** start of Source passage **

WALTHAM, Mass., May 09, 2018 (GLOBE NEWSWIRE) -- Great Elm Capital Corp. (“we,” “us,” “our” or “GECC”),
(NASDAQ:GECC), today announced its financial results for the quarter ended March 31, 2018 and filed its quarterly report on Form
10-Q with the U.S. Securities and Exchange Commission (“SEC”).
FINANCIAL HIGHLIGHTS(1)
- Net investment income (“NII”) for the quarter ended March 31, 2018 was approximately $3.9 million, or $0.36 per share, which
was in excess of our declared monthly base distribution of $0.083 per share (or approximately $0.25 per share for the quarter)
for the same period and equated to a 1.45x base distribution coverage.
- In May, the Board of Directors (the “Board”) declared monthly distributions of $0.083 per share for the third quarter of
2018, representing a yield of approximately 8.45% of March 31, 2018 net asset value (“NAV”).
- Net assets on March 31, 2018 were approximately $125.6 million. NAV per share on March 31, 2018 was $11.79, as compared to
$12.42 per share on December 31, 2017.

** end of Source passage **
** start of Given information **

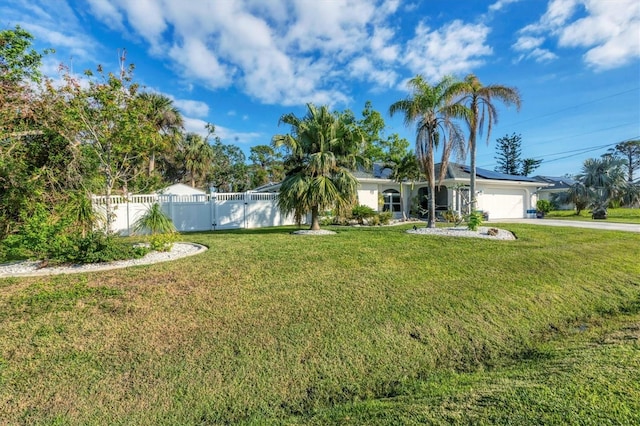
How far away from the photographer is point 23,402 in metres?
2.98

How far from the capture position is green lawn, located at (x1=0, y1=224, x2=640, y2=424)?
9.65 ft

** end of Given information **

> [Your tasks]:
• A. Echo everything in the Great Elm Capital results release from "WALTHAM, Mass., May" down to "for the quarter)".
• B. Condense the Great Elm Capital results release bullet that begins "Net investment income" into a shorter version, keeping its main figures.
Work only from the financial results release above when you respond.

> [Exercise results]:
• A.
WALTHAM, Mass., May 09, 2018 (GLOBE NEWSWIRE) -- Great Elm Capital Corp. (“we,” “us,” “our” or “GECC”),
(NASDAQ:GECC), today announced its financial results for the quarter ended March 31, 2018 and filed its quarterly report on Form
10-Q with the U.S. Securities and Exchange Commission (“SEC”).
FINANCIAL HIGHLIGHTS(1)
- Net investment income (“NII”) for the quarter ended March 31, 2018 was approximately $3.9 million, or $0.36 per share, which
was in excess of our declared monthly base distribution of $0.083 per share (or approximately $0.25 per share for the quarter)

• B. Net investment income for the quarter ended March 31, 2018 was about $3.9 million, or $0.36 per share. This exceeded the declared monthly base distribution of $0.083 per share (about $0.25 per share for the quarter), for 1.45x base distribution coverage.